Теперь, глядя на стоявшую у дверного косяка Цыганкову, я сознавал, что и статью она пошла в Валерию Борисовну. А та славилась своей фигурой и вызывала искренние мужские комплименты. Цыганкова в своих движениях – не знаю, по какой причине, но значит, нравилось – выказывала себя “гаврошем”, “своим парнем”, что тогда было распространено, или же ей было удобнее проявлять себя отроковицей, девочкой-подростком (о таких моя матушка говорила: “Тело еще нагуляет”, мне же вспомнилась прочитанная в каком-то детективе фраза: “В ее теле угадывалось будущее совершенство женщины”. “Фу ты!” – поморщился я про себя). Она порой сутулилась, даже горбилась, принимала какие-то угловатые, острые позы, над заметками корпела сидя или лежа на полу. Теперь же я видел, что она рослая и, как мать, широкая в кости, пусть и худая.
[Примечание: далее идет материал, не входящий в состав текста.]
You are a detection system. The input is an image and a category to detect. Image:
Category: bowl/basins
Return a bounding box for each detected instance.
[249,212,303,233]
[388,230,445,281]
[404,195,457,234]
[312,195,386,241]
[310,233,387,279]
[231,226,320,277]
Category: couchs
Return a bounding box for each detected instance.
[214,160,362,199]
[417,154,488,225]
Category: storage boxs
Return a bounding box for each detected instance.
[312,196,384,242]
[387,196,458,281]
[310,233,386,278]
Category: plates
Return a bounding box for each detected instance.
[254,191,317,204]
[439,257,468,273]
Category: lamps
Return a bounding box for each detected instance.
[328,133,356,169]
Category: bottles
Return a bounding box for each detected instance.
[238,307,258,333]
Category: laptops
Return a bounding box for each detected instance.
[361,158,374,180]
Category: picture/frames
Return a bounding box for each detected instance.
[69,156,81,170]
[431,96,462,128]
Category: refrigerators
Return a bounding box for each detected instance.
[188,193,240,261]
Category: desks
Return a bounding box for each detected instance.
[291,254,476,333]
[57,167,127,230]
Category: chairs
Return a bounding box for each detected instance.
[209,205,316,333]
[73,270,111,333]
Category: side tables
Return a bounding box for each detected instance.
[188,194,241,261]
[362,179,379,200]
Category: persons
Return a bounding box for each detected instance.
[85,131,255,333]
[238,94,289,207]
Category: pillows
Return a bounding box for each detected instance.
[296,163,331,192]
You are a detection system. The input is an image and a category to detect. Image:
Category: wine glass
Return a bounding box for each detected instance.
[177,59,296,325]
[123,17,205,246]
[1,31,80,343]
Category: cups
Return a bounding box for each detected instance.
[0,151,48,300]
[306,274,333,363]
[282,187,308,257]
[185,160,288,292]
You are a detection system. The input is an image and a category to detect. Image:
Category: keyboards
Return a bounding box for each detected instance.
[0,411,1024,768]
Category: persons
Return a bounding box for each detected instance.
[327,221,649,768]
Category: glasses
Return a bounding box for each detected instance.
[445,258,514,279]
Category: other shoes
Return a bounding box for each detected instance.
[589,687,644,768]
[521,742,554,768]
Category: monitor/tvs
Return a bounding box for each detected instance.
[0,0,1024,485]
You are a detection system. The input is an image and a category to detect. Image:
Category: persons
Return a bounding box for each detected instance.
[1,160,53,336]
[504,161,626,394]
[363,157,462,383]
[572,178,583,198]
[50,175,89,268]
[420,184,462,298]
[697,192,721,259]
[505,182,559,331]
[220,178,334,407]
Дни стояли жаркие, сухие, и на ней был сарафан, я так подумал, но сарафан обтягивает грудь и бедра, а Цыганкова одеяние имела свободное, мешком, голубое, с розовыми цветами, из легкого материала, шелка, может быть, я не знаток, и оно открывало шею, плечи и колени Цыганковой. А я вспоминал линии тела Валерии Борисовны.
Цыганковой, видимо, надоела моя писанина.
– Это что, Послание к Коринфянам, что ли?
– Все. Держи, – смутился я.
А глаза ее смотрели уже не на записку.
– Это та самая солонка? – спросила Цыганкова.
– Какая – та самая?
– Номер пятьдесят семь.
– А-а. Да. Та самая, – подтвердил я. – Номер пятьдесят семь.
– Можно посмотреть?
– Пожалуйста.
Взяла Цыганкова солонку осторожно, даже с опаской, но сейчас же стала хозяйкой вещи, вытащила затычку снизу и пальцем поводила внутри птицы, сняла голову совы и вновь соединила ее с туловищем.
– Надо же, – удивилась Цыганкова, – фарфор, а крепится.
– Голова не только крепится, – сказал я, – но может и покачиваться. Мы это не сразу выяснили. И видишь, похожа на голову Бонапарта.
– Забавная вещь, забавная. – Цыганкова произвела покачивание головы солонки номер пятьдесят семь.
Я же глядел не на солонку, а на пальцы Цыганковой, длинные, тонкие, – “пальцы пианистки”, говорят про такие. У нас в Солодовниковом переулке сказали бы: “пальцы щипача…” Глупость эдакая, отругал я себя.
– И ведь вместить в нее, – произнесла Цыганкова в задумчивости, – можно предмет не маленький…
– Да, – согласился я.
– И что, она все время стоит здесь?
– Да, здесь.
– А мне сказали, что ты ее держишь дома, – все еще раздумывала о чем-то Цыганкова.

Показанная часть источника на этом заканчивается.